And I haven't even gotten to the worst ...
Wanna hear more melodrama from last week? Yes, this is going down in the memory books as one of the most difficult weeks of my life. From layoff to losing the cat, all in seven days. What fun!
Soooo, we went to the commissary last week (the base grocery store for those of you not familiar with the military.) The baby was napping, so I seized the chance to take just one child with me. The toddler was only too happy to leave Daddy at home to go bye-bye with Mommy.
Halfway through the trip, I was about 5 large steps from the cart the toddler was sitting in, checking out the rack holding the marked down items, when I noticed this guy eyeing some frozen pizzas. A couple of things made me uneasy: he was standing between me and the toddler, and those pizzas just didn't deserve the intense concentration he was giving them. Not enough there to make me walk over and move the toddler, but enough that I kept an eye on things as I continued to browse through the damaged cereal boxes.
When he moved, it was fast. Dumping some pizzas in my cart, he grabbed the handle and started pushing my daughter away. I yelled and ran.
He didn't stop until I grabbed the cart.
"Hey!" Not an original comment, but I wasn't thinking clearly.
He reacted quickly, snapping back, "I wasn't trying to take your cart."

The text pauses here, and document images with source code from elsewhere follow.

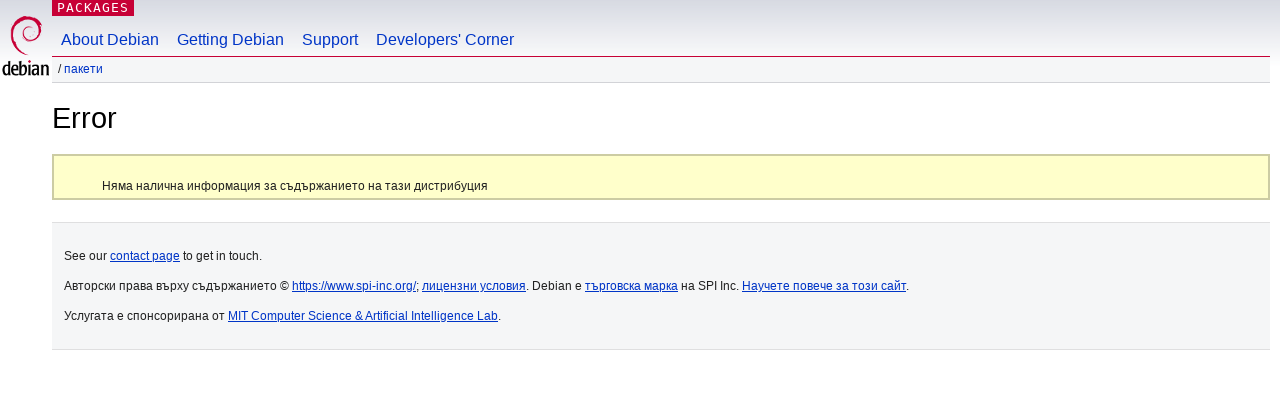

--- FILE ---
content_type: text/html; charset=UTF-8
request_url: https://packages.debian.org/search?lang=bg&suite=stretch-backports-sloppy&arch=s390&searchon=contents&keywords=cis%2FSW_555_SER.cis
body_size: 955
content:
<!DOCTYPE html PUBLIC "-//W3C//DTD HTML 4.01//EN" "http://www.w3.org/TR/html4/strict.dtd">
<html lang="bg">
<head>
<title>Debian -- Error</title>
<link rev="made" href="mailto:webmaster@debian.org">
<meta http-equiv="Content-Type" content="text/html; charset=UTF-8">
<meta name="Author" content="Отговорниците за уебсайта, webmaster@debian.org">
<meta name="Description" content="">
<meta name="Keywords" content="Debian,  ">


<link href="/debpkg.css" rel="stylesheet" type="text/css" media="all">

<script src="/packages.js" type="text/javascript"></script>
</head>
<body>
<div id="header">
   <div id="upperheader">

   <div id="logo">
  <!-- very Debian specific use of the logo stuff -->
<a href="https://www.debian.org/"><img src="/Pics/openlogo-50.png" alt="Debian" with="50" height="61"></a>
</div> <!-- end logo -->
<p class="hidecss"><a href="#inner">прескачане на навигацията</a></p>
<p class="section"><a href="/">Packages</a></p>
</div> <!-- end upperheader -->
<!-- navbar -->
<div id="navbar">
<ul>
   <li><a href="https://www.debian.org/intro/about">About Debian</a></li>
   <li><a href="https://www.debian.org/distrib/">Getting Debian</a></li>
   <li><a href="https://www.debian.org/support">Support</a></li>
   <li><a href="https://www.debian.org/devel/">Developers'&nbsp;Corner</a></li>
</ul>
</div> <!-- end navbar -->

<div id="pnavbar">
 &nbsp;&#x2F; <a href="/" title="Начална страница на пакети за Debian">Пакети</a>

</div> <!-- end navbar -->

</div> <!-- end header -->
<div id="content">


  <h1>Error</h1><!-- messages.tmpl --><div class="perror">
 <p>Няма налична информация за съдържанието на тази дистрибуция</p>
</div></div> <!-- end inner -->

<div id="footer">



<hr class="hidecss">
<div id="fineprint" class="bordertop">
<div id="impressum">

<p>See our <a href="https://www.debian.org/contact">contact page</a> to get in touch.</p>


<p>
Авторски права върху съдържанието &copy; <a href="1997 - 2026">https://www.spi-inc.org/</a>; <a href="SPI Inc.">лицензни условия</a>. Debian е <a href="https://www.debian.org/trademark">търговска марка</a> на SPI Inc.
 <a href="/about/">Научете повече за този сайт</a>.</p>

</div> <!-- end impressum -->

<div id="sponsorfooter"><p>
Услугата е спонсорирана от <a href="http://www.csail.mit.edu/">MIT Computer Science & Artificial Intelligence Lab</a>.</p></div>

</div> <!-- end fineprint -->
</div> <!-- end footer -->
</body>
</html>
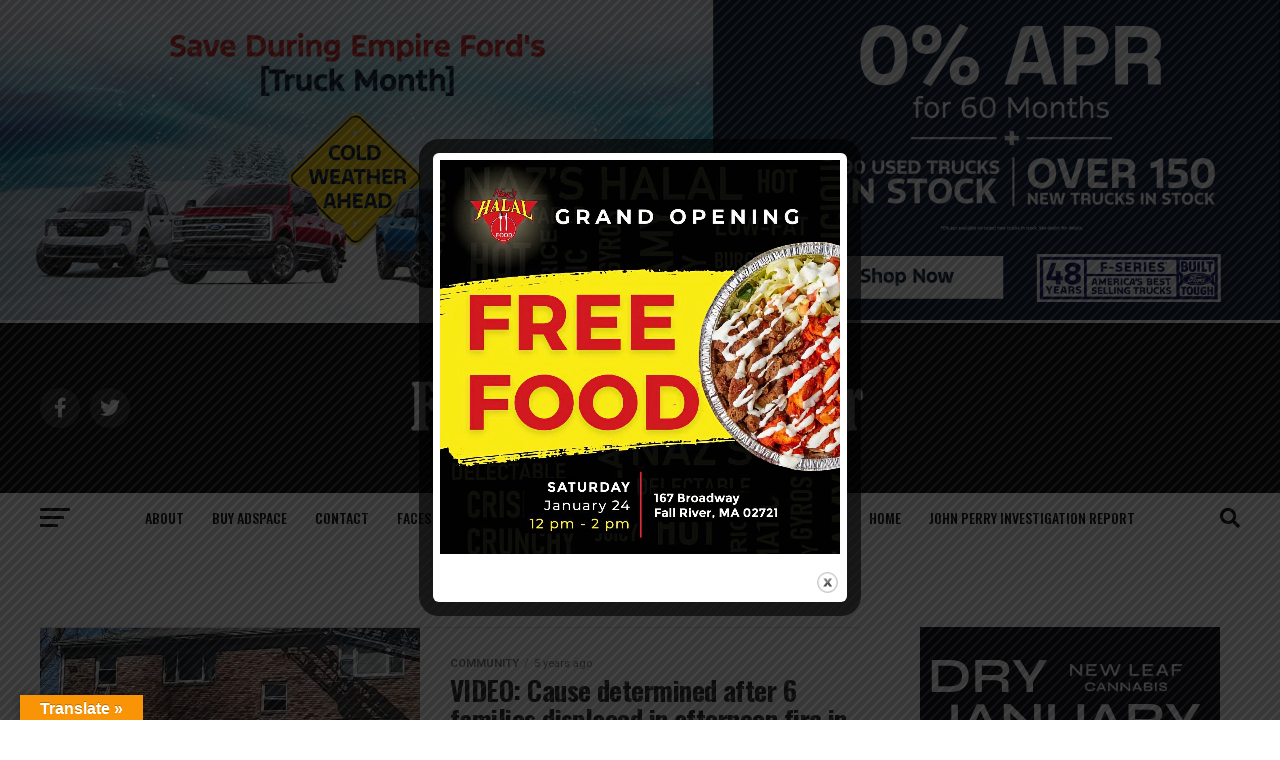

--- FILE ---
content_type: text/html; charset=utf-8
request_url: https://www.google.com/recaptcha/api2/aframe
body_size: 267
content:
<!DOCTYPE HTML><html><head><meta http-equiv="content-type" content="text/html; charset=UTF-8"></head><body><script nonce="cW9yObK4uKKfjCRN3Web9w">/** Anti-fraud and anti-abuse applications only. See google.com/recaptcha */ try{var clients={'sodar':'https://pagead2.googlesyndication.com/pagead/sodar?'};window.addEventListener("message",function(a){try{if(a.source===window.parent){var b=JSON.parse(a.data);var c=clients[b['id']];if(c){var d=document.createElement('img');d.src=c+b['params']+'&rc='+(localStorage.getItem("rc::a")?sessionStorage.getItem("rc::b"):"");window.document.body.appendChild(d);sessionStorage.setItem("rc::e",parseInt(sessionStorage.getItem("rc::e")||0)+1);localStorage.setItem("rc::h",'1769087116631');}}}catch(b){}});window.parent.postMessage("_grecaptcha_ready", "*");}catch(b){}</script></body></html>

"Don't take off with my daughter!"
He sneered. "I wasn't taking your daughter, lady."
He walked back to his cart and started to walk off. I grabbed the pizzas he'd dumped in my cart and threw them into his.
In times of stress I don't think clearly. It wasn't until after he was out of sight that the full implication of the whole incident hit me. I started replaying it, the way he'd reacted with anger instead of embarrassment, the way he'd looked off to the side when he first grabbed the cart instead of at the toddler. Too much off to the side. Again, there was something weird in his body language right then. Surely nobody would naturally turn their head to that extreme sideways angle? He was almost looking backward. My suspicious mommy mind immediately decided he was trying to alibi himself in case he was intercepted.
I headed off to customer service. I didn't know if I was overreacting, but what if something was really wrong? What if he wasn't just a jerk, and managed to grab some other child because I didn't do anything?
Things went nuts at the customer service desk. The toddler and I got hustled into the manager's office, where the MPs were called. A store employee was assigned to watch the toddler while I went with the manager to point out the guy. The toddler started panicking, sobbing in terror at Mommy moving away from her.
It didn't take the MPs long to get there. The guy was checking out through the lane directly in front of the manager's office, so I didn't even have to walk out the door to ID him. The MPs talked to me, talked to him, decided it was an honest mistake. He had a daughter the same age, he told them. He was used to shopping with her and didn't realize his mistake until my daughter started crying.
And that was that. We all went home, me without any groceries, but a lot of questions. Had I overreacted? I didn't want to impugn someone's good name, but what else could I have done? Sure, some people react with anger when they're embarrassed. I've had people absent-mindedly grab my cart before, too, though never when I had a child in there. But my daughter didn't cry as he claimed.
Even after thinking it about all weekend, I still don't like the way things add up. And I'm still not sure what exactly happened. I don't know what else I could have done, though. It just isn't the sort of thing you can afford to take chances with these days, is it?